Certaines politiques peuvent avoir des effets divergents sur la croissance et la répartition du revenu, mais nos données empiriques montrent qu’il est possible d’obtenir une croissance durable et inclusive en appliquant le bon dosage de politiques. Efficience et équité peuvent et doivent être indissociables.


Lutter contre l’inégalité

Les choix sont nombreux pour parvenir à des résultats efficients et équitables. Le Moniteur des finances publiques se centre sur trois grands dossiers : la fiscalité progressive, le revenu universel de base, et les dépenses publiques consacrées à l’éducation et à la santé.

• Impôts sur le revenu progressifs. La progressivité de l’impôt sur le revenu des personnes physiques a fortement décliné dans les années 1980 et 1990, puis s’est globalement stabilisée depuis. Le taux d’imposition maximal moyen des pays membres de l’OCDE est tombé de 62 % en 1981 à 35 % en 2015. Par ailleurs, les systèmes d’imposition sont moins progressifs que ne l’indiquent les taux réglementaires car les gros revenus jouissent d’un meilleur accès aux dispositifs d’allègement fiscal. Nous avons constaté, et c’est important, que certains pays avancés peuvent accroître la progressivité sans porter préjudice à la croissance, tant que cette progressivité n’est pas excessive.


Revenu universel de base (RUB). La thématique du RUB, à savoir le transfert d’un même montant à l’ensemble des résidents d’un pays, a suscité de nombreux débats chez les économistes au cours des dernières décennies. La question reçoit aujourd’hui un regain d’intérêt, lié à la perception des effets de la technologie et de l’intelligence artificielle sur l’avenir du travail. Le Moniteur des finances publiques ne milite ni pour ni contre le RUB, mais il participe au débat en présentant des faits et des arguments pertinents pour l’évaluation de ce dispositif. Le RUB peut avoir un effet considérable sur l’inégalité et la pauvreté car il couvre l’ensemble des personnes se situant au bas de l’échelle des revenus. Cependant, son universalité signifie qu’il est coûteux. Le Moniteur des finances publiques estime que le pays avancé moyen en serait de 6,5% de son PIB pour fournir un RUB équivalent à 25 % du revenu médian par habitant, et les estimations varient fortement d’un pays à l’autre. Le débat autour du RUB ne saurait donc être dissocié du débat sur son financement, pour parvenir à un impact budgétaire neutre. Les principaux paramètres à considérer dans son adoption sont la compatibilité avec les autres priorités budgétaires — par exemple, pour qu’elle ne se fasse pas aux dépens des investissements dans les infrastructures, l’éducation et la santé — et la méthode de financement, qui doit être à la fois efficiente et équitable. Un RUB peut être envisageable lorsqu’il vient supplanter un dispositif de dépenses sociales inéquitable et inefficient.
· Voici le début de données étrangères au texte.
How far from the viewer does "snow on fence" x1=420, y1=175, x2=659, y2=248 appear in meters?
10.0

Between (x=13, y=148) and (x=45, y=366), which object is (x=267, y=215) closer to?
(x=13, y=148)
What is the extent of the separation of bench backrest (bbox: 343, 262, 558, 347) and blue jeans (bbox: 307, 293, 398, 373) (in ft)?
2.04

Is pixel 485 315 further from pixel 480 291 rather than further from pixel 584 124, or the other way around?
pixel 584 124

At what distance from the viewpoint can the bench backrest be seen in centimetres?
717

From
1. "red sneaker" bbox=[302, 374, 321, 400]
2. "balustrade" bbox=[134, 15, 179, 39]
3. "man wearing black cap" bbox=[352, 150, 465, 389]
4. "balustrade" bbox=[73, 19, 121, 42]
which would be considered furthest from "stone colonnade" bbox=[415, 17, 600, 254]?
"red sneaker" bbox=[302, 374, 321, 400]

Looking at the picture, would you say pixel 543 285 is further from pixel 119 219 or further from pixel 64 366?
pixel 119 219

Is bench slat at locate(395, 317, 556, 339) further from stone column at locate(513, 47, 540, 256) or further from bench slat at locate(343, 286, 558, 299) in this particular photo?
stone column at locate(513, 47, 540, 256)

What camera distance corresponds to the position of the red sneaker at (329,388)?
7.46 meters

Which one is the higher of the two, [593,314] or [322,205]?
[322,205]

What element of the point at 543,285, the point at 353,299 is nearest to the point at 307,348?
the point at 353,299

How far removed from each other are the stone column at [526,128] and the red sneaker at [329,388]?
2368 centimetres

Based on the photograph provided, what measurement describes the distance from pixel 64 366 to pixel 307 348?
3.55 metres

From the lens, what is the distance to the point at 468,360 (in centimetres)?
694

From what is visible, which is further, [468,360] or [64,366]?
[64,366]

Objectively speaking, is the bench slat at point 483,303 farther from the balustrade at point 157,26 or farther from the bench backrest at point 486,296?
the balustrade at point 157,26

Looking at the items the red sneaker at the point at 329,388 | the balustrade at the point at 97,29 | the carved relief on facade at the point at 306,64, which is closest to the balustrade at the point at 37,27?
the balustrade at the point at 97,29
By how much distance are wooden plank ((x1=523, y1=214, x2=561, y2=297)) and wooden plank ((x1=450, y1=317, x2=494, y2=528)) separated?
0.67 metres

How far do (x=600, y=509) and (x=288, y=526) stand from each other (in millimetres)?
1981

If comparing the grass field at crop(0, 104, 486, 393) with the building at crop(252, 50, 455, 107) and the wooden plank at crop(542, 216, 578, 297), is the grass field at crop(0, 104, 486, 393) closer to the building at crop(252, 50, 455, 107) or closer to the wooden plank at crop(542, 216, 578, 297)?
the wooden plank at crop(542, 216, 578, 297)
Dépenses consacrées à l’éducation et la santé. Bien que des progrès aient été réalisés, de nombreux pays affichent encore des écarts entre les différents groupes de revenus en matière d’accès à des services d’éducation et de santé de qualité. C’est ainsi que dans les pays avancés, les hommes ayant suivi des études supérieures vivent jusqu’à 14 ans de plus que ceux s’étant arrêtés au cycle secondaire ou avant. Une meilleure répartition des dépenses publiques peut se révéler efficace, par exemple en transférant les dépenses de santé et d’éducation des riches vers les pauvres, sans modifier le niveau global des dépenses publiques dans ces domaines. Le Moniteur des finances publiques conclut qu’en comblant les inégalités en matière de soins de santé de base on pourrait augmenter l’espérance de vie de 1,3 an en moyenne dans les pays émergents et en développement.

Nous espérons vous avoir convaincus de deux choses : la politique budgétaire peut être décisive rôle dans la lutte contre l’inégalité; et efficience et l’équité doivent être indissociables.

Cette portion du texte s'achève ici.